Jochebed felt the baby kick and rubbed her swollen belly to calm the child. It wouldn’t be long and she’d need Shiphrah to midwife a second time. She’d always known Shiphrah would be a good midwife. Nothing ever seemed to upset her, and it was impossible to know the thoughts behind her obsidian eyes. When Shiphrah wanted to hide her feelings, her face hardened into a stone mask. Lili would have been a horrible midwife, alarming everyone with her gasps of dismay and moans of sympathy.

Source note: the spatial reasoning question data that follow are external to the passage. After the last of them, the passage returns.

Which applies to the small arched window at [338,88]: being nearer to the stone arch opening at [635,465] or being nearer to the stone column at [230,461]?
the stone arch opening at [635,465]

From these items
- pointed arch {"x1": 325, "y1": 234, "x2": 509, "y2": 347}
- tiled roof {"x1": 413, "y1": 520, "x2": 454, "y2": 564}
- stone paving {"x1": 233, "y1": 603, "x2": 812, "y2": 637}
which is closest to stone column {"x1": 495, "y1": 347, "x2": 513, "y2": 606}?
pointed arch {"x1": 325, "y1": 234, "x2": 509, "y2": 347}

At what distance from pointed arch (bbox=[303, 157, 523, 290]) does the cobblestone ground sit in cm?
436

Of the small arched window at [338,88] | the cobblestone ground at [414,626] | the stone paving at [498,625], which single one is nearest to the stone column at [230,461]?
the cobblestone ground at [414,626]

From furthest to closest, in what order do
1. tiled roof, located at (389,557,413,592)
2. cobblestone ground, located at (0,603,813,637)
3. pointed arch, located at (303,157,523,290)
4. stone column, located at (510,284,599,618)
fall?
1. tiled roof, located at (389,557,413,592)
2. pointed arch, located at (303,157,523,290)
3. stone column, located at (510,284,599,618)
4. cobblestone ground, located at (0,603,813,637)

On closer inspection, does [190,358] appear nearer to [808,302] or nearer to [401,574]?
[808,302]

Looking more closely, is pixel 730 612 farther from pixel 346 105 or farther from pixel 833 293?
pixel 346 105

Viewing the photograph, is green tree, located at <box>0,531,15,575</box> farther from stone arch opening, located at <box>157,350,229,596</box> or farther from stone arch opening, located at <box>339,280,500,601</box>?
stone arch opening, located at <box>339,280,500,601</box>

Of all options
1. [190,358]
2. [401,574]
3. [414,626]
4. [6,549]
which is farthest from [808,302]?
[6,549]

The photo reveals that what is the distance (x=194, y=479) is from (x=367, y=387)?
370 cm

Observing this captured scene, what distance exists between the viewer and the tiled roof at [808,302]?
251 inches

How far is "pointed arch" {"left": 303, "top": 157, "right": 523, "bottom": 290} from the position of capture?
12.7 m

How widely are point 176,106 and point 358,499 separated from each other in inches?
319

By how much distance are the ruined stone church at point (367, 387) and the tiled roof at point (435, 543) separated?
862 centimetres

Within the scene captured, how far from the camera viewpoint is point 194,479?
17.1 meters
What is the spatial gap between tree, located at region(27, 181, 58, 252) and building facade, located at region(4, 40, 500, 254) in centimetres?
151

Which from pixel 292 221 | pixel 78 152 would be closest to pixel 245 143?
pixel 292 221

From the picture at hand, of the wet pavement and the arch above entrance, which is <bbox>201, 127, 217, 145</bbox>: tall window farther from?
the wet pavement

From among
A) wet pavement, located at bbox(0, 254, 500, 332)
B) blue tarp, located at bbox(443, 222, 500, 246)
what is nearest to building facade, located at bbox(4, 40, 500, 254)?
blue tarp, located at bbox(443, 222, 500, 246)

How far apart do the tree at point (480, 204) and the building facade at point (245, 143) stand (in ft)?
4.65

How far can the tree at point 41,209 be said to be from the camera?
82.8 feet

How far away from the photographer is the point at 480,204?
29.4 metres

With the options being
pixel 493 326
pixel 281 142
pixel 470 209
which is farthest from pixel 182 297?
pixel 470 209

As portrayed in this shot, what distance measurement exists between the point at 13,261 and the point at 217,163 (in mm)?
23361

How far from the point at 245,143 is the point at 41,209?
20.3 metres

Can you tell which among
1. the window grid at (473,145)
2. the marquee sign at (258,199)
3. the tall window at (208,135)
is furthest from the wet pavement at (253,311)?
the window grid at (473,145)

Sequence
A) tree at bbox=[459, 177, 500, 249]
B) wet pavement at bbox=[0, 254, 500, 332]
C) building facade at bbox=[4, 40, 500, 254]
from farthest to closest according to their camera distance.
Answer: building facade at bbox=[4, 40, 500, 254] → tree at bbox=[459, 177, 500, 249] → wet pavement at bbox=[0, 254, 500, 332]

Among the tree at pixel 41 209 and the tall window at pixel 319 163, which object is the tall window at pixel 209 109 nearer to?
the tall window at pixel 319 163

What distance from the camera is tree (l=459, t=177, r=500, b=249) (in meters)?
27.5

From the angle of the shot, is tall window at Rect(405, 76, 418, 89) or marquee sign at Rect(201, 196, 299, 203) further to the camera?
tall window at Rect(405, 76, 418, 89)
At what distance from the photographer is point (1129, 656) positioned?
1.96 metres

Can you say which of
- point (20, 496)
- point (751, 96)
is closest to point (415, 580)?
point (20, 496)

The baby kicked again. Would it be a boy or another girl? If a girl, would she, too, love weaving?
As she watched her mother teach Miriam how to rotate the basket with her thumb, contentment warmed Jochebed with an awareness of the past flowing into the future. They were woven together by birth and task and tradition.
Miriam was different though. While the child learned the weaves quickly, it was not enough for her to be still and work with her hands. Jochebed sighed. How could she have a daughter so opposite from herself? Miriam exuded confidence that she could do anything she tried. So far it had proven true. Was there anything Miriam couldn’t do … or wouldn’t try?
Miriam ran faster, sang sweeter, and learned more quickly than the other girls her age. Did every mother think her child was someone unique, or was Miriam truly … unusual?
It was hard to tell her daughter the stories of their people and the unseen God. Miriam listened with an unsettling intensity. And her eyes! During the stories, Miriam stared relentlessly into Jochebed’s eyes as if trying to see if what she said was true. Jochebed often busied herself with weaving to avoid looking into her child’s face.
Another daughter like Miriam would be the death of her. Jochebed hoped this child would be a boy. The birth of a boy would bring approval and acceptance. Perhaps then she would be released from hearing how her father allowed an Egyptian, one of their tormentors, to live. Perhaps she would then “be enough.”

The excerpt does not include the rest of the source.